# Underwater Locations



## RM Photography (Apr 18, 2014)

This is my first actual topic, I should probably do an introduction one at some point! I'm planning on qualifying as a Scuba Diver in the near future (as I've done a number of Dives in the past!)

If I happen to find anything on my travels, such as underwater ruined buildings (as unlikely as that is in the UK, there will be some abroad) would you all be interested in seeing photos of them?

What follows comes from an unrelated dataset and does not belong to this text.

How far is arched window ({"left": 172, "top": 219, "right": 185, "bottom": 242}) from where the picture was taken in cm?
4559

Just wanted to check before possibly spamming you all with them!!


----------



## Catmandoo (Apr 18, 2014)

Welcome, would love to see the photos.


----------



## RM Photography (Apr 18, 2014)

Catmandoo said:


> Welcome, would love to see the photos.




Awesome! Thank you, I'll look into underwater cities for when I next go away (and getting a diving camera!)


----------



## Northantz_Urbex (Apr 18, 2014)

There is 2 underwater villages I know of 1 at Rutland water and another in Sheffield how much remains I don't know


----------



## Chopper (Apr 18, 2014)

There are many villages around the coast that have disappeared into the sea over the years. The English Chanel is also full of German and allied planes (would be cool if you found Glenn Miller), and thousands of years worth of shipwrecks. Looking forward to seeing your pics, I haven't seen many underwater urbex pics


----------



## flyboys90 (Apr 18, 2014)

Yes please!


----------



## MrDan (Apr 18, 2014)

I think I can safely say that we'd all love to!


----------



## UrbanX (Apr 18, 2014)

We've had a couple them before. Just make sure you tailor them towards dereliction and not diving


----------



## RM Photography (Apr 18, 2014)

UrbanX said:


> We've had a couple them before. Just make sure you tailor them towards dereliction and not diving



Oh don't worry, I wouldn't include pictures of reefs and stuff (unless they had plane wrecks/ruined buildings in them.)

I must take a look around for these other threads, I had checked but hadn't been able to find anything.


----------



## UrbanX (Apr 18, 2014)

LordDaem said:


> Oh don't worry, I wouldn't include pictures of reefs and stuff (unless they had plane wrecks/ruined buildings in them.)
> 
> I must take a look around for these other threads, I had checked but hadn't been able to find anything.



Yeah man, really not many, was by a fellow mod. Heres an example: http://www.derelictplaces.co.uk/main/showthread.php?t=22743#.U1GuPPldWSo


----------



## oldscrote (Apr 19, 2014)

TeeJF put a load of dive related reports up a while ago.here's one of them

http://www.derelictplaces.co.uk/main/showthread.php?t=23210&highlight=underwater#.U1I-6aI66dc


----------



## the|td4 (Apr 24, 2014)

Don't heed the tales of the village under Kielder water, it got bulldozed:

https://www.youtube.com/watch?v=ALYvCNlGj6M


----------



## ZeaJane (Apr 25, 2014)

I would love to see them! I've scuba dived myself, but I decided that I don't think going INTO wrecks is my thing, so I'm still really curious to see inside!


----------